Just my two cents on the term propaganda: The word propaganda means the dissemination of political views, worldview or opinions. Climate change is a scientific fact. Not an opinion - the opinion however is how bad it is going to be - there even scientists disagree. What we all should be aware of: It's going to change for the worse as much as we know at present. Some living species will face extinction. But - and here I do agree with you, if we engage on the topic we should be sincere. And not follow the next hype that someone cooks up, because that's where the propaganda starts.

Als naturliebender Naturwissenschaftler ist meine Meinung zum Klimwandel diese: https://peakd.com/hive-121566/@stayoutoftherz/re-beesmartblog-sejsn6

Loving and observing nature is wonderful.

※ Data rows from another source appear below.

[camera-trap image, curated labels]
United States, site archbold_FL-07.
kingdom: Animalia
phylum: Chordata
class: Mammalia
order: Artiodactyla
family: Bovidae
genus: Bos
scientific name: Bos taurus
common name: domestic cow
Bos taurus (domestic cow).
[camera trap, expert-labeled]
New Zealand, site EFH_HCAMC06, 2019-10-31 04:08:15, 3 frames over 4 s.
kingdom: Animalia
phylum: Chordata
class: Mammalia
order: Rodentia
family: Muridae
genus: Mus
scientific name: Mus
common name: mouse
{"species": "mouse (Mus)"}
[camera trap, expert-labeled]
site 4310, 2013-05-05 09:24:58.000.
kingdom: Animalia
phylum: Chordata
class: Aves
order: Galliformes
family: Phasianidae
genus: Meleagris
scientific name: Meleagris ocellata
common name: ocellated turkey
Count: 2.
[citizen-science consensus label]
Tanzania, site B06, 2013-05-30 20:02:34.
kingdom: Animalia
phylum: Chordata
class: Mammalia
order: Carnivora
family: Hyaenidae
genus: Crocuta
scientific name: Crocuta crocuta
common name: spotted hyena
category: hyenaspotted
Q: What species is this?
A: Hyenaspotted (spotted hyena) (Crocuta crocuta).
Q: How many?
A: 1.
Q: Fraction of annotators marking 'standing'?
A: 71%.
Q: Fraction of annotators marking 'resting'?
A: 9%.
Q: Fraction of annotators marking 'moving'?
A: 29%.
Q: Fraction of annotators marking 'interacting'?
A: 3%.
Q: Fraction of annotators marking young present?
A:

Although we, as a species, haven't learned everything about nature and there are still many unanswered questions, it's clear that you don't need to understand, say, the ecosystem of a lake to harm it. Simply dumping sewage into it disrupts the balance. We destroy more than we repair, and this will cost us more than we can imagine. We don't control climate change; we contribute to it through extraction without giving back.

Yes, but it is not right to reinforce restrictions on the way people are living just based on lies and flawed mathematical models and disguised as "science". All the climate models have turned wrong, in South America there is now snow, the first time since 40 years, temperature measures are manipulated, key influencers like the effect of clouds, of the sun cycles and many others are just ignored, all focuses on CO2 while the rain forests are still destroyed. We need environment protection, not climate protection!

@all: The meeting is at 6 pm UTC+2 to be clear, that is Central European Summer time. Hope to see some of you on Friday night!